● **Belge Bölümü**:
• • • •
Renkler insanlar var olduğu sürece var olmaya devam edecektir. Dünya renklerle donatılmış bir hazinedir.
İlk sanatçılar 40.000 yıl önce ilk pigment ve boyaları insanlığa sunmuşlardır. Toprak, hayvansal yağ, kömür, kireç gibi doğal materyaller kullanılarak eld edilen boyalarla beş renk içeren bir renk paleti ortaya çıkardı. Bunlar; kırmızı, sarı, kahverengi, siyah ve beyazdı.
Mağara tasvirlerinden Rönesans’a on binlerce yıldır hayatın bir parçası olan boya ve renklerin çeşitliliği günümüzde inanılmaz boyutlara ulaştı. Beş renkli mütevazi bir renk paleti ile çıkılan bu yolda artık sayısız renk ve farklı tonlarla devam ediliyor.
Her zamanki gibi renklerin farklı anlam ve durumlarda toplumsal ilişkileri düzenleyen bir unsur olduğu söylenmektedir. Toplumsal hayat için rengin, görse etkileme gücü ile birleşerek iletişimde insanlara yeni anlatı yolları sağlamıştır.
İlkel insanlar insan vücudunu kanından dolayı kırmızı, aklını sarı, ruhunu ise göğe benzeyen yüceliğinden dolayı mavi olarak betimlemiş ve resmetmişlerdir. İnsanlar renklere hayal güçleri nispetinde sembolik anlamlar yüklemişlerdir. Doğayı ve nesneleri bu şekilde açıklamaya çalışmışlardır.
Eski çağ filozofları rengin doğayı, görme, ışık, algılama konuları üzerine tartışmışlar ve temel renklerin ateş, hava, toprak ve su ögelerinin biçimleri olduğunu söylemişlerdir.
Rönesans dönemi sanatçısı Leonardo da Vinci sarının toprağa, kırmızının ateşe, mavinin havaya ve yeşilin suya ait olduğu düşüncesini benimsemiştir.
• • • •
Kaydedilen Öğeler
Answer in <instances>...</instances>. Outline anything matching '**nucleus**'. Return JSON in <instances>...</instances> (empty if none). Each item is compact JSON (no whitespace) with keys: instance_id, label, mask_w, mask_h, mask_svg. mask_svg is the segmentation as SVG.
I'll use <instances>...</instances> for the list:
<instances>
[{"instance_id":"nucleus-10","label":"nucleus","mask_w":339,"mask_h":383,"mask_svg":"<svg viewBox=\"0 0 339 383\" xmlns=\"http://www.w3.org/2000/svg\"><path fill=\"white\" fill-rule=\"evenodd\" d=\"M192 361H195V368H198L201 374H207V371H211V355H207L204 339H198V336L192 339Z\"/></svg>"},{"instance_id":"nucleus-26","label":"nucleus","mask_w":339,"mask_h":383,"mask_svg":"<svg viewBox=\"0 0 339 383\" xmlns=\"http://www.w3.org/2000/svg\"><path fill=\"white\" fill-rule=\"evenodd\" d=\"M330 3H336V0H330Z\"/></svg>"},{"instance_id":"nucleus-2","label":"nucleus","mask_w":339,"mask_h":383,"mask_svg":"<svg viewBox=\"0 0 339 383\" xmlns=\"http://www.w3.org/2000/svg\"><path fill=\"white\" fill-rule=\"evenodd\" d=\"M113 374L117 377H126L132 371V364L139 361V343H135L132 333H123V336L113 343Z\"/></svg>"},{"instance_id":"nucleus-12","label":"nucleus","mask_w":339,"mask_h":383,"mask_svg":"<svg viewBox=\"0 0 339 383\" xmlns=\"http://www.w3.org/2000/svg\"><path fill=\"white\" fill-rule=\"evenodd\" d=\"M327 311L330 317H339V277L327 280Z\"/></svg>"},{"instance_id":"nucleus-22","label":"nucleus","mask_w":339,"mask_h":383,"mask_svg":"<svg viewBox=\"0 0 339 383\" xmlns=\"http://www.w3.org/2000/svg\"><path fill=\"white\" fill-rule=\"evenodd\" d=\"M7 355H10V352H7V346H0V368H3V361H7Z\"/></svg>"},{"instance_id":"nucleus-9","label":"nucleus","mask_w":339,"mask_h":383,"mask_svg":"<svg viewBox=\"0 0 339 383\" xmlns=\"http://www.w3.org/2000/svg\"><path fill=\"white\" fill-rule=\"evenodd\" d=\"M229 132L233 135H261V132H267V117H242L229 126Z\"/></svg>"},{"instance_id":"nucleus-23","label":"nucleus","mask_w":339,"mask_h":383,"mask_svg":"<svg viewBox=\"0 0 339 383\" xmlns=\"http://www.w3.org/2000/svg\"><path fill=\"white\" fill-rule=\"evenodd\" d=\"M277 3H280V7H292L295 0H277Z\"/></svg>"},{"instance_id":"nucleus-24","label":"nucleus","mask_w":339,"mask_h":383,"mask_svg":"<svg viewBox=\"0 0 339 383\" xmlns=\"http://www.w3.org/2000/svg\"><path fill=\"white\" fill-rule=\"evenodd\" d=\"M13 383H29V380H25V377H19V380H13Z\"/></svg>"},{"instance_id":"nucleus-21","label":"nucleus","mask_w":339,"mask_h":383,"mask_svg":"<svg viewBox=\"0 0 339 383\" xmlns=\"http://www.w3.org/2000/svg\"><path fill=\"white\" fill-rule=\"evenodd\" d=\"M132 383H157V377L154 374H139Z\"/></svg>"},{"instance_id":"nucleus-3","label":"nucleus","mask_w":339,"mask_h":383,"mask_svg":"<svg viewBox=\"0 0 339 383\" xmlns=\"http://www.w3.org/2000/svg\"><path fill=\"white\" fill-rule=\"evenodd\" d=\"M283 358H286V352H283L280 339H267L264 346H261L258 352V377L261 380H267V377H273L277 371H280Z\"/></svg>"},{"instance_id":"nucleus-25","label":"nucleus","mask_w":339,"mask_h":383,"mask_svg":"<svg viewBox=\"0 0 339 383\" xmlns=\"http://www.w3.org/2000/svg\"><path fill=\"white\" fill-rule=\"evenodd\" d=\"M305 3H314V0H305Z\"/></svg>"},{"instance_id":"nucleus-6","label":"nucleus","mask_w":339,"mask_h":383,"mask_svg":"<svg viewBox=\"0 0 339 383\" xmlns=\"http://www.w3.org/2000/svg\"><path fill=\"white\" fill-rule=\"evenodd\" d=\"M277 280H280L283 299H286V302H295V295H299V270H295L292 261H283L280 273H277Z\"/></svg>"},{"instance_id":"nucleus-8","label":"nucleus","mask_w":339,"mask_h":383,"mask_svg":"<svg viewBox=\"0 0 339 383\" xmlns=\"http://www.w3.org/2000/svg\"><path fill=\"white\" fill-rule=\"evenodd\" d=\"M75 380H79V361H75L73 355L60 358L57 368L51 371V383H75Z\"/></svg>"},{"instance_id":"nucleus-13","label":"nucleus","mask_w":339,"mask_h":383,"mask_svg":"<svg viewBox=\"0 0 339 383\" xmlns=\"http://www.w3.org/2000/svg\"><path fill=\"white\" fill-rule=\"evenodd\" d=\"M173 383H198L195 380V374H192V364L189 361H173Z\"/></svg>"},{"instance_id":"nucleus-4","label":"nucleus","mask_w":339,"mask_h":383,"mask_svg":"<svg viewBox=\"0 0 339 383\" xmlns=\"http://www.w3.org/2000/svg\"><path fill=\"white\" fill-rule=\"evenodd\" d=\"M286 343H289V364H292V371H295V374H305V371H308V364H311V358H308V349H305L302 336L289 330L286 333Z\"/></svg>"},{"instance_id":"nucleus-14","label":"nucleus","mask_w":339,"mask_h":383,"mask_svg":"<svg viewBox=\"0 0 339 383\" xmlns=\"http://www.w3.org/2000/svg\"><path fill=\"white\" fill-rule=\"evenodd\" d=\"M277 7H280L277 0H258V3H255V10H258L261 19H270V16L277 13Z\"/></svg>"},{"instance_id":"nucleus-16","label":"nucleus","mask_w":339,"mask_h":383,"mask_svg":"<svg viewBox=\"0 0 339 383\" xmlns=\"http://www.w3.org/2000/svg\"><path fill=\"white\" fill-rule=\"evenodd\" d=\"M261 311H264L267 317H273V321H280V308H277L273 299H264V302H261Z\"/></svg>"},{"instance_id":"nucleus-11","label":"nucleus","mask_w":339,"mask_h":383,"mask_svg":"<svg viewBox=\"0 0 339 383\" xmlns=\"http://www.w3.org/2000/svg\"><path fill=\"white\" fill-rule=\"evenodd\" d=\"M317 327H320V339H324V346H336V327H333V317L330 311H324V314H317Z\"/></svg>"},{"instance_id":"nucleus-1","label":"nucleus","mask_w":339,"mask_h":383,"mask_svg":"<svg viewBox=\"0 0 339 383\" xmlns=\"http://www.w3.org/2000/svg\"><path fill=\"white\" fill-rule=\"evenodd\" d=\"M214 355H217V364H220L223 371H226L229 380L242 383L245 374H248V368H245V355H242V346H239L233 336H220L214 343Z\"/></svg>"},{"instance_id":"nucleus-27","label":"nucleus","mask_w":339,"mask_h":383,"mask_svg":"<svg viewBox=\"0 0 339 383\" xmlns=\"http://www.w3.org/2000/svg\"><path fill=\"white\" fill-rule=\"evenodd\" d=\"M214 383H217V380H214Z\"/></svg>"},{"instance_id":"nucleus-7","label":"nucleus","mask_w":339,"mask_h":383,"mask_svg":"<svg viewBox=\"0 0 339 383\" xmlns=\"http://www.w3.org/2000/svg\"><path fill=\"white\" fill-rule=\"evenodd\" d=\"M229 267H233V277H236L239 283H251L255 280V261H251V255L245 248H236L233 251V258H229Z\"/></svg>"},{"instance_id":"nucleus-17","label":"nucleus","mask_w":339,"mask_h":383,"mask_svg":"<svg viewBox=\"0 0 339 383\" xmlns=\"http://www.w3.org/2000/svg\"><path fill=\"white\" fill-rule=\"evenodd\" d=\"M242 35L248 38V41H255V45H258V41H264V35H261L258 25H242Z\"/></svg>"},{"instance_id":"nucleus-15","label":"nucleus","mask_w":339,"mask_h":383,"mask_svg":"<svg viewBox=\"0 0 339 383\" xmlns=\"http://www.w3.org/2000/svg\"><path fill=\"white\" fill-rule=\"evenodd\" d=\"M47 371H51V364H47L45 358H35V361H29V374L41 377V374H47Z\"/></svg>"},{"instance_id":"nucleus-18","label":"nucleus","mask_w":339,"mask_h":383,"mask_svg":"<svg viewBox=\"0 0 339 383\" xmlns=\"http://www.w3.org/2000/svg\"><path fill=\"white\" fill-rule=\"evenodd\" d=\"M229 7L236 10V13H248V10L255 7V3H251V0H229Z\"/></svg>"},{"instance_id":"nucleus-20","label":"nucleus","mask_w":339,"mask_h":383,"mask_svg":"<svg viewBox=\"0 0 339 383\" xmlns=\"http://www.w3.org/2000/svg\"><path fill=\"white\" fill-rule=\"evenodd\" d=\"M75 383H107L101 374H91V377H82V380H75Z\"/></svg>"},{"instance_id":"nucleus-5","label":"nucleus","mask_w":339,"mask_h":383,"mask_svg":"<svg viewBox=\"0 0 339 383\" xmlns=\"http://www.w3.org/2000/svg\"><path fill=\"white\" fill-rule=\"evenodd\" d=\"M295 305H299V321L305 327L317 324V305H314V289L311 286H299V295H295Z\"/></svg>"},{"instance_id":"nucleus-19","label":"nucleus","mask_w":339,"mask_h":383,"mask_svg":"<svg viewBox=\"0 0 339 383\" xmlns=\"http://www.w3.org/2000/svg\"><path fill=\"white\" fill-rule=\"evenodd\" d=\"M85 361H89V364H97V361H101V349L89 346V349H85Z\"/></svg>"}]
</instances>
• • • •
● **Problem**:
Renkler hakkındaki metnin "Her zamanki gibi" ile "biçimleri olduğunu söylemişlerdir." arasındaki kısmını, iki uç da dahil olmak üzere, "Eski çağ filozofları" yerine "Antik çağ filozofları" koyarak yeniden yazın.

● **Çözümlü Alıştırma**:
Her zamanki gibi renklerin farklı anlam ve durumlarda toplumsal ilişkileri düzenleyen bir unsur olduğu söylenmektedir. Toplumsal hayat için rengin, görse etkileme gücü ile birleşerek iletişimde insanlara yeni anlatı yolları sağlamıştır.
İlkel insanlar insan vücudunu kanından dolayı kırmızı, aklını sarı, ruhunu ise göğe benzeyen yüceliğinden dolayı mavi olarak betimlemiş ve resmetmişlerdir. İnsanlar renklere hayal güçleri nispetinde sembolik anlamlar yüklemişlerdir. Doğayı ve nesneleri bu şekilde açıklamaya çalışmışlardır.
Antik çağ filozofları rengin doğayı, görme, ışık, algılama konuları üzerine tartışmışlar ve temel renklerin ateş, hava, toprak ve su ögelerinin biçimleri olduğunu söylemişlerdir.